California State University eliminates SAT, ACT from admissions

California State University (CSU), the nation’s largest four-year public college system, announced it will no longer consider applicants’ SAT and ACT scores in the undergraduate admissions process for its 23 campuses. With this decision, CSU joins the University of California (UC), which decided last year to no longer require test scores for admissions or scholarship decisions. The two systems collectively enroll around 777,000 students.

“The size and scope of those institutions creates pressure on the rest of public higher ed to follow suit,” Robert Schaeffer, executive director at The National Center for Fair and Open Testing (FairTest), which advocates for test-optional policies, tells Higher Ed Dive. However, this week’s announcement from MIT that it will reinstate its SAT/ACT admissions requirement offered a reminder that some institutions still consider standardized test scores to be helpful inputs when gauging students’ academic preparedness.

Related: Test-optional policies are here to say, ACT report suggests. >

CSU looks to GPAs, activities instead

CSU’s decision comes at a time when many U.S. colleges and universities have either temporarily or permanently relaxed their admissions test requirements. System officials say they hope that eliminating test scores from consideration will help “level the playing field” and increase access for students of all backgrounds.

CSU’s admissions formula will prioritize high school GPA and extracurricular activities; the system’s advisory board determined that GPA was better at predicting students’ academic success and resulted in a much higher representation of low-income and underrepresented minority students in CSU’s applicant pool than test scores. However, the board also advised CSU to consider additional factors beyond GPA in admissions decisions, as different K-12 school districts offer students widely divergent opportunities.

Related: If California goes test-optional, could grades alone predict academic success? >

While the College Board gave no comment at the time of CSU’s announcement, ACT asserted in a statement that setting aside standardized tests “introduces greater subjectivity and uncertainty into the admissions process,” as metrics like high school GPAs reflect inequalities in K-12 education. 

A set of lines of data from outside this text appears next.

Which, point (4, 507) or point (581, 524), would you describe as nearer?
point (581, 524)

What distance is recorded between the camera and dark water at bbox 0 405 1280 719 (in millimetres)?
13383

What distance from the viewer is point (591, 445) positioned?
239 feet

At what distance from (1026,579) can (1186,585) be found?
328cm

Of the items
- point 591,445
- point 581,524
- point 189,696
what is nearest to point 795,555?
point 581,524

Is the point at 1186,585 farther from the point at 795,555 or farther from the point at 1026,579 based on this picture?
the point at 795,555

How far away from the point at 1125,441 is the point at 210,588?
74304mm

For MIT admissions team, a valued input

Just on the heels of CSU’s announcement, MIT said its admissions office will take a different tack and resume its standardized test requirements for fall 2023 admission, according to The Washington Post. MIT for the last two years has been test-optional, but most of its 33,796 applicants submitted ACT or SAT scores.

Echoing test providers’ contention that their assessments help underrepresented students showcase their academic strengths, MIT cited its own research showing that test scores, particularly in the math section, are more reliable and equitable predictors of a student’s academic success than high school GPA. MIT undergraduate students, no matter their major, must pass two semesters of calculus and take two semesters of calculus-based physics courses. Students must also pass those courses’ final exams in order to continue their education at the institute.

In the announcement, Stu Schmill, MIT’s dean of admissions and student financial services, said, “We do not value scores for their own sake.” Rather, MIT has a holistic admissions process that considers test scores alongside other factors. University officials say the test scores can help elevate the applications of socioeconomically disadvantaged students who otherwise could not show their talents because they come from schools without advanced coursework, are unable to get letters of recommendation, or have faced other barriers to education opportunities.

The Post notes, however, that other math-centric universities feel differently. California Institute of Technology will maintain its test-free policy for Fall 2023, and Worcester Polytechnic Institute has barred consideration of SAT and ACT scores after previously having a test-optional policy.